Les différents acteurs de la santé et du développement social ont échangé, hier à Bamako, sur le système d’information sanitaire au Mali en vue de mettre en place un processus pour fédérer les différentes sources de données. Ce processus sera l’entrepôt de référence au niveau national pour l’intégration de toutes les sources de données.
Il s’agissait donc à travers cette réunion de faire l’inventaire des sources ou bases de données en matière de santé et de développement social, de voir la possibilité d’interopérabilité entre les différentes bases de données et celle de mettre en place un entrepôt de données pour le Système d’information national. La réunion a été présidée par la ministre de la Santé et du Développement social, Mme Diéminatou Sangaré.

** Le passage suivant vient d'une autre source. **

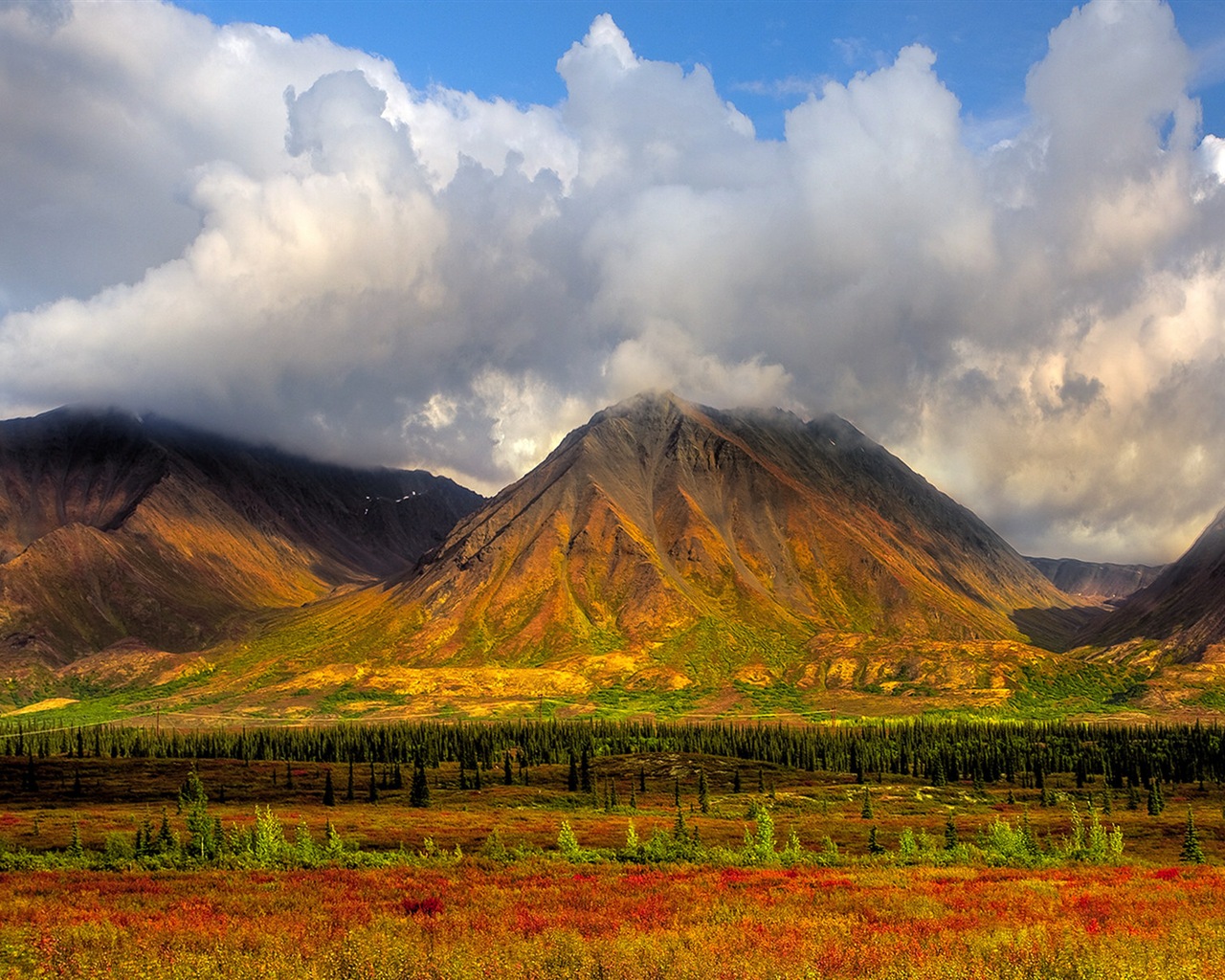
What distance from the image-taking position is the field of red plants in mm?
23844

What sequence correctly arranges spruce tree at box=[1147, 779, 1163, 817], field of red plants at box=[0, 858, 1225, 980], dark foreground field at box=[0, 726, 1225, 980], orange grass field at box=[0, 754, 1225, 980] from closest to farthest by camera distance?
field of red plants at box=[0, 858, 1225, 980], orange grass field at box=[0, 754, 1225, 980], dark foreground field at box=[0, 726, 1225, 980], spruce tree at box=[1147, 779, 1163, 817]

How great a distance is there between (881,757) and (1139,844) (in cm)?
10034

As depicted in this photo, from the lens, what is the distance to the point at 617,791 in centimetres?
15325

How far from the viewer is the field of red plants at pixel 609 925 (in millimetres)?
23844

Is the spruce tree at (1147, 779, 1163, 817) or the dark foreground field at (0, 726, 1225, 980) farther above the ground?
the dark foreground field at (0, 726, 1225, 980)

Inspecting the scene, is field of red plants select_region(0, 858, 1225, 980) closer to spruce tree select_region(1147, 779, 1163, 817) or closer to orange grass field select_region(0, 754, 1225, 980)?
orange grass field select_region(0, 754, 1225, 980)

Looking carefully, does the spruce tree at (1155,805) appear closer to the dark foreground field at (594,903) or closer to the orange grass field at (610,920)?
the dark foreground field at (594,903)

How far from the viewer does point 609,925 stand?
30.8m

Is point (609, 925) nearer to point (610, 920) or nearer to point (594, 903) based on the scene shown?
point (610, 920)

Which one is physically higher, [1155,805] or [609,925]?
[609,925]

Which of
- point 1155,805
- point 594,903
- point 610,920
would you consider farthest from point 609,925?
point 1155,805

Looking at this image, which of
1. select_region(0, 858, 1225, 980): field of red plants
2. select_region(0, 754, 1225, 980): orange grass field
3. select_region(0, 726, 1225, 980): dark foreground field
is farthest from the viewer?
select_region(0, 726, 1225, 980): dark foreground field

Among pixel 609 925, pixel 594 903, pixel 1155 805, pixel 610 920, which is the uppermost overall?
pixel 609 925

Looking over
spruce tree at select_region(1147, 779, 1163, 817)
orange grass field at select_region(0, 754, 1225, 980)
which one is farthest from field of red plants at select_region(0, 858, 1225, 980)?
spruce tree at select_region(1147, 779, 1163, 817)
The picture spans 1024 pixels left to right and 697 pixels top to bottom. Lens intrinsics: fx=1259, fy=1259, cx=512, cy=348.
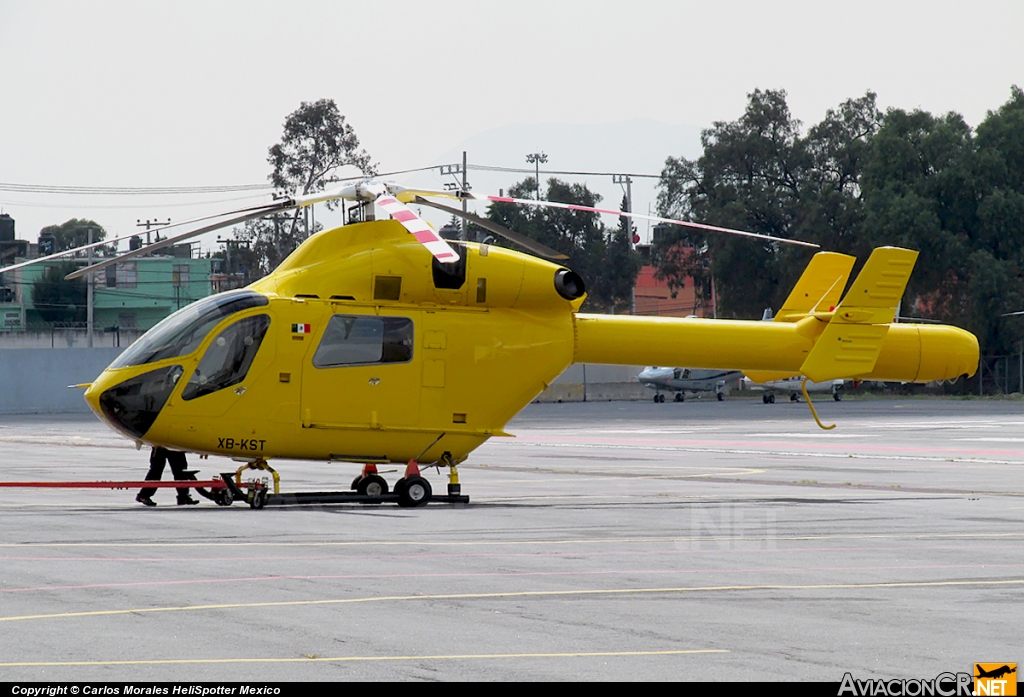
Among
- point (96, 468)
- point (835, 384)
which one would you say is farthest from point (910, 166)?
point (96, 468)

Dans le cadre de l’amélioration de la gestion de l’information sanitaire, le Mali a mis en place une base de données, dénommée DHIS2. Au-delà de celle-ci, il existe beaucoup d’autres bases de données, notamment pour les organes de protection sociale, les établissements de santé, les enquêtes démographiques de santé et les rapports du ministère de la Santé et du Développement social. Ces multiples sources ne sont pas souvent très bien exploitées et ne communiquent pas. Pour palier ces insuffisances, il était primordial de tenir cette rencontre.
Selon la ministre en charge de la Santé, la réunion se justifie pour comprendre là où, il y a un problème ou un déficit et de déterminer le périmètre de chaque système d’information. Ceci pour permettre d’avoir un système d’information exhaustif, cohérent et complet afin de bâtir un système de développement social et sanitaire. Elle a souligné également l’importance de mettre en relation les différents systèmes d’information afin de prendre des décisions importantes.
Faisant référence au conseil des ministres de mercredi dernier, Mme Diéminatou Sangaré a rappelé le transfert de compétences dans la décentralisation dans le domaine de la santé aux niveaux région et district. Dans ce transfert de compétences, il y’a le suivi, la collecte et le traitement des données du système d’information sanitaire. Et de soutenir la nécessité d’avoir toutes les informations à temps pour prendre les bonnes décisions et au bon moment. «Chaque information est importante et chaque niveau est essentiel», a-t-elle indiqué. Pour la ministre en charge de la Santé, les systèmes existants doivent rester mais surtout se parler. À travers les échanges, elle souhaite disposer d’un schéma directeur informatique type.
Pour que le système puisse fournir l’information, il faudra qu’il utilise la technologie appropriée et la source d’énergie appropriée. À ce propos, la cheffe du département de la Santé et du Développement social a exhorté les acteurs à réfléchir sur un système en mesure de faire face aux catastrophes et à mettre un plan de continuité et de reprise des activités à tous les niveaux.
Autre requête, c’est de réfléchir aux orientations qui seront personnalisées par chaque structure. Selon la ministre, il s’agit d’aboutir à une architecture commune afin d’éviter les défaillances. C’est un processus qui sera une opportunité de renforcer les systèmes d’information sanitaire à travers les différentes bases de données au niveau national. Il pourrait aussi contribuer à renseigner les indicateurs clés de performance du Programme de développement sanitaire et social (PRODESS) et améliorer la qualité des données.